Authors found an increase in prevalence of myopia in children aged between 5 and 15 years old of 4.4% in the year of 1999 to 21.1% in 2019. The predictions based on a slope of 0.8% per year (4.05% for every five years) indicate, according to the authors, that the prevalence of myopia will likely increase to 31.89% in 2030, 40.01% in 2040 and 48.14% in 2050.
Across the different age groups, authors note that the ageing effect leads to a significant increase in myopia prevalence over the next three decades, probably doubling the numbers of the prevalence of myopia in adults by 2050. Authors predict an increase of 10.5% increase in the prevalence of myopia across all age groups.
Based on these findings, authors predict a possible future epidemic of myopia in India within a few decades if, like the situation on East Asian countries, preventative measures are not put in place and changes in lifestyle are not promoted to counteract the condition in India. They also report a need for better designed eye care services focusing on anti-myopia strategies to control the rise of myopia in India.
Authors included population-based/school-based studies that investigated myopia prevalence in children aged between 5 and 15 years of age in India and were published between 1995 and March 2020 and written in English language only. Authors included studies from the urban areas of India only. For this review, studies that defined myopia as a spherical equivalent ≤-0.50 D were included. To identify eligible studies, authors searched PubMed and reviewed references of included studies. The quality of methods was assessed in the eligible studies.
To analyse the best fit for the prediction model, the baseline prevalence data plotted against years were fitted with multiple mathematical regressions (linear, second order polynomial, third order polynomial and exponential) and the quality of the fit was assessed by the coefficient of determination (R2) values, sum of squared residuals (SSR) and statistical significance of F-test using IBM SPSS statistical software. The R2 and SSR values were further inspected by changing the type of study (population-based or school-based) to assess the sensitivity of each model. Authors note considering that only two population based studies were included, the sensitivity analysis was not conducted by eliminating these studies individually.
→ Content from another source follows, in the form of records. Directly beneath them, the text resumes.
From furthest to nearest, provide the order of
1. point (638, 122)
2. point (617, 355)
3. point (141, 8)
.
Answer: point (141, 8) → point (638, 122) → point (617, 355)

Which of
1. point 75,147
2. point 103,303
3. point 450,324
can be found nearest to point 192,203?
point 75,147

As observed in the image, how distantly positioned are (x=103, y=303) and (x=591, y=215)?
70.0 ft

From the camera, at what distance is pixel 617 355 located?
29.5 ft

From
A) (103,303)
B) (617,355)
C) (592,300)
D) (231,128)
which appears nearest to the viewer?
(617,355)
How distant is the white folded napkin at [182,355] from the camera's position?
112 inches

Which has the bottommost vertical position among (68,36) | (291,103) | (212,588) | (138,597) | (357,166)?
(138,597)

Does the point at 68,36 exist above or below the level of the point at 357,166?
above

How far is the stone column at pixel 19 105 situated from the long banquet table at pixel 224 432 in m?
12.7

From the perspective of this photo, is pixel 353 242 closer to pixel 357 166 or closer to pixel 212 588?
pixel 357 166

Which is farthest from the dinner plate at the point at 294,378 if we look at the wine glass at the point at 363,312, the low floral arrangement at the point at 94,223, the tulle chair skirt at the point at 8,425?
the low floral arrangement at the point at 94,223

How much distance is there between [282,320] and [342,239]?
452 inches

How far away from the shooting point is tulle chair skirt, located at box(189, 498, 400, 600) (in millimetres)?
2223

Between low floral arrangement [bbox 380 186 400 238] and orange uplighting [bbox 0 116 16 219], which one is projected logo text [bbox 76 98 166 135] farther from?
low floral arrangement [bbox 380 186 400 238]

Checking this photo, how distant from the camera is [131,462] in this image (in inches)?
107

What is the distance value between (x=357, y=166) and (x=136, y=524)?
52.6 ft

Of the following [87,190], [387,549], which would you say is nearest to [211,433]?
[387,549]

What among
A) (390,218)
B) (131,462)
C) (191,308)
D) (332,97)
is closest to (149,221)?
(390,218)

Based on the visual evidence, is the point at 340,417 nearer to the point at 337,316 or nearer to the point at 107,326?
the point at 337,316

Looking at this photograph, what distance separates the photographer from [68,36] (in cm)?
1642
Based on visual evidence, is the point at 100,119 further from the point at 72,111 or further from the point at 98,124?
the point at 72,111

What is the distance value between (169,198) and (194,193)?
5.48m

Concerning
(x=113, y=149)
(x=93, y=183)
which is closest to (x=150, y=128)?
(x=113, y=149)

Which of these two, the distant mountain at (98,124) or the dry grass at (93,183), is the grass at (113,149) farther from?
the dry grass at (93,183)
To describe the generational effect on myopia prevalence for the next three decades, the prevalence of myopia including children and adults from available literature from 1999 to 2020 was plotted against age as the baseline. The predicted estimates for the years 2030, 2040 and 2050 from the 5 to 15-year age group obtained from the linear regression model were used as a reference to show the generational effect, that is, to describe the overall prevalence of myopia among children and adults over a period of three decades.
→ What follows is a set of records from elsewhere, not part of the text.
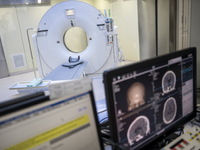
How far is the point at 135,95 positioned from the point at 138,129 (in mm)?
140

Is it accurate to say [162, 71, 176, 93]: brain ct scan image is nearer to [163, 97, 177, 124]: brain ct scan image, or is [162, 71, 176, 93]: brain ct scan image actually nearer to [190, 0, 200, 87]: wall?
[163, 97, 177, 124]: brain ct scan image

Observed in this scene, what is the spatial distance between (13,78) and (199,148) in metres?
4.53

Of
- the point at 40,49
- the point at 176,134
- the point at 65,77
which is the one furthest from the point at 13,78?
the point at 176,134

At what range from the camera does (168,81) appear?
2.56 feet

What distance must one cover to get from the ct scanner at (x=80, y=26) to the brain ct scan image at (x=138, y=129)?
5.05 feet

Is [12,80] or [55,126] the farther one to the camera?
[12,80]

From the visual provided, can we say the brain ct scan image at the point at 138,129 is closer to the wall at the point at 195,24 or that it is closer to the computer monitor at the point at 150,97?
the computer monitor at the point at 150,97

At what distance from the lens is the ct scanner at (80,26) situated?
7.51 feet

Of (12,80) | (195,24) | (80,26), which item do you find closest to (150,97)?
(195,24)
Authors acknowledge restricting the inclusion of studies from the urban areas of India in the review. Therefore, authors do not generalise the findings of this review.
The findings of this review are based on school- and population-based studies conducted in urban regions of India, therefore, findings may be applicable to this geographical region only. Authors note findings of this review are not consistent to other studies from other low and middle income regions.
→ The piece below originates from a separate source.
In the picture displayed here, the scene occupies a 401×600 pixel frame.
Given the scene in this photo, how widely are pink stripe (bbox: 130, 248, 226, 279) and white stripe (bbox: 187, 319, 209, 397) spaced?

Summary of quality assessment:
Important limitations were identified in this review. This review included published literature written in the English language and was based on a single database search. The search was not comprehensive enough to ensure that all available literature was identified. In addition, methods used to screen studies for inclusion and extract data of included studies were not reported. This is an important limitation, because if rigorous methods were not employed, findings from the review may be biased. Quality assessment of each included study was not reported; therefore, it is not clear if the findings of this review are based on high, medium or low quality studies. Based on these limitations, there is low confidence in the conclusions about the effects of this study.